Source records
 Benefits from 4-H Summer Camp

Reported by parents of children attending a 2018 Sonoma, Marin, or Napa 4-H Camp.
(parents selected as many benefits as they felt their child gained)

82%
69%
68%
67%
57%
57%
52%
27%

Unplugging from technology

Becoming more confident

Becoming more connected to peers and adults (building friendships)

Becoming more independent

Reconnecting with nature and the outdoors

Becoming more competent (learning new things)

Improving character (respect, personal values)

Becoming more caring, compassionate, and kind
* * *
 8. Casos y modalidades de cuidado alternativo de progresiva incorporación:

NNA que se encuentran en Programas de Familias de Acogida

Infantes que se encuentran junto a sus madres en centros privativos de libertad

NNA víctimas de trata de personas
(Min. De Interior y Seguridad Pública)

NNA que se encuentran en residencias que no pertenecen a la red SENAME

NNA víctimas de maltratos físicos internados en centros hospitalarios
---
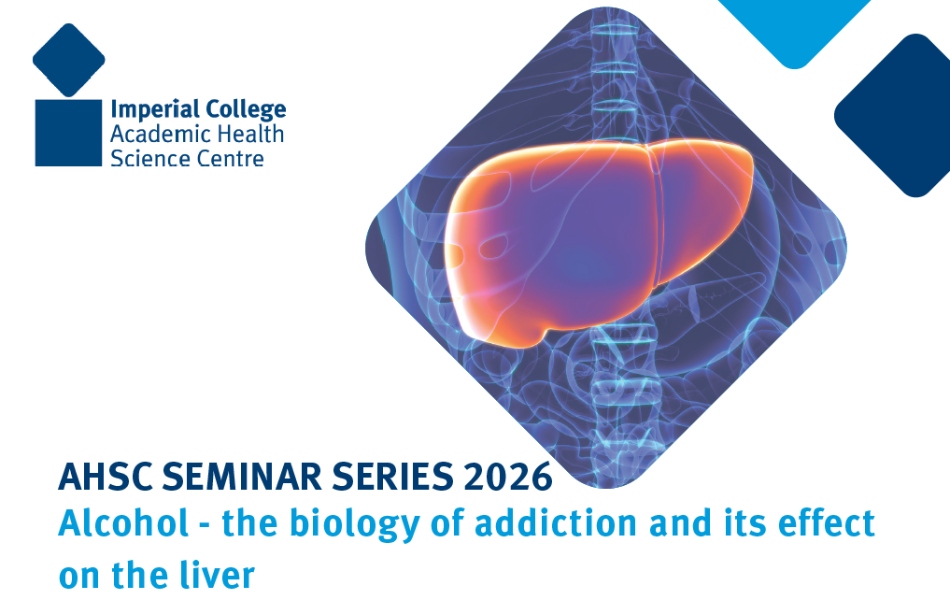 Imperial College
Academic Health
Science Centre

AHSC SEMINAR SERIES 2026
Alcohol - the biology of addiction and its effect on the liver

▸ WHAT YOU ARE ASKED TO DO: From the records above, print only the lines between the one holding "Becoming more competent (learning new things)" and the one holding "Becoming more caring, compassionate, and kind", inclusive, exactly as they stand.

▸ ANSWER TO THIS PROBLEM:
Becoming more competent (learning new things)

Improving character (respect, personal values)

Becoming more caring, compassionate, and kind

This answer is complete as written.